[File] [PATCH] Magdir/database dBase III DBT misidentifies some Atari DEGAS bitmaps, SQLite Write-Ahead Log shared memory
Christos Zoulas
christos at zoulas.com
Thu Jan 12 00:14:15 UTC 2023
Committed, thanks!
christos
> On Jan 8, 2023, at 5:40 AM, Jörg Jenderek <joerg.jen.der.ek at gmx.net> wrote:
>
> -----BEGIN PGP SIGNED MESSAGE-----
> Hash: SHA1
>
> Hello,
>
> Some days ago i send patch for SQLite Write-Ahead Log shared memory
> files.
>
> When running file command version 5.44 with -k option on such
> examples and more misidentified samples i get an output like:
>
> Deep_Strike.aas: dBase III DBT, version number 0
> , next free block index 8192
> , 1st item "\374\374"
> ELEPHANT.PC3: Atari DEGAS Elite
> compressed bitmap 640 x 400 x 2
> , color palette
> 0000 0777 0000 0000 0000 ...
> dBase III DBT, version number 0
> , next free block index 640
> , 1st item "\351\377\003\376"
> ST.PC2: Atari DEGAS Elite
> compressed bitmap 640 x 200 x 4
> , color palette
> 0000 0777 0000 0000 0000 ...
> dBase III DBT, version number 0
> , next free block index 384
> , 1st item "\341\377\261"
> StateRepository-Deployment.srd-shm: dBase III DBT
> , next free block index 3007000
> , block length 6144
> dbase-memo.dbt: dBase III DBT
> , next free block index 2
> , 1st item "1st memo \032"
> dbase3dbt0_1.dbt: dBase III DBT, version number 0
> , next free block index 2
> 1st item "1st memo. test umlaut
> with cp 1252:
> \344=ae, \366=oe, \374=ue,
> \337=ss,\200=euro,
> \304=Ae, \326=Oe,
> \334=Ue\032\032"
> dbase_83.dbt: dBase III DBT, version number 0
> , next free block index 79
> , 1st item "Our Original
> assortment...a little taste
> dragon's_lair_ii.aas: dBase III DBT, version number 0
> , next free block index 8192
> , 1st item "\314\303\003\003
> fsadress.dbt: dBase III DBT, version number 0
> , next free block index 5
> , 1st item "This is a note for
> Karl M\374ller. "
> gcry_cast5.mod: dBase III DBT
> , next free block index 4
> , 1st item "\001\010"
> keylayouts.mod: dBase III DBT
> , next free block index 24
> , 1st item "rintf"
> nativedisk.mod: dBase III DBT
> , next free block index 10
> , 1st item
> "rub_file_get_device_name"

[Data items]
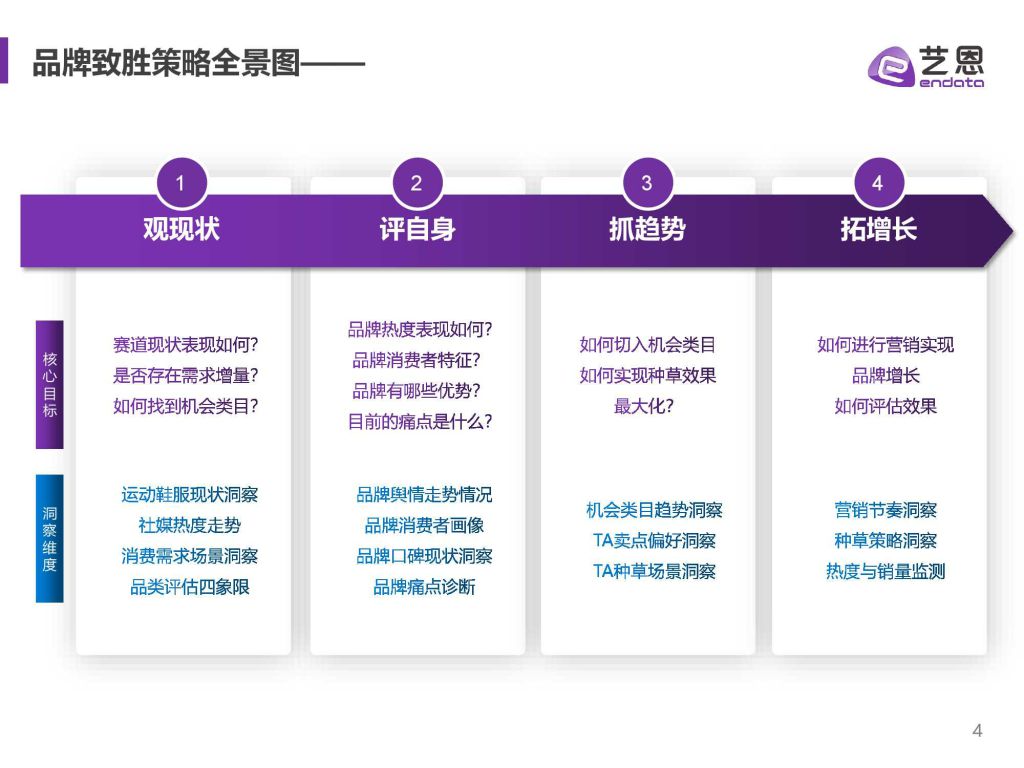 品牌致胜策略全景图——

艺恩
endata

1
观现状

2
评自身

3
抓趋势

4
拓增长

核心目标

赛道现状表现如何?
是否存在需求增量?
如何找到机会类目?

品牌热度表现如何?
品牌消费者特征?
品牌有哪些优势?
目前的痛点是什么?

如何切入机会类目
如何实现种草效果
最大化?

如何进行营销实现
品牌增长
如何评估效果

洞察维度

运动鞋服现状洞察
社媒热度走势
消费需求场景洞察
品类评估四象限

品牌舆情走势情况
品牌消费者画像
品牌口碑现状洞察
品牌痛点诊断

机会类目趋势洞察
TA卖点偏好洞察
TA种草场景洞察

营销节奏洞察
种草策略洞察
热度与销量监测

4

* Task *
In the patch message above, rewrite the paragraph beginning "When running file command version 5.44" more concisely, keeping its main facts.

* Output of the exercise *
With the -k option, file version 5.44 gives output like the following for these and other misidentified samples: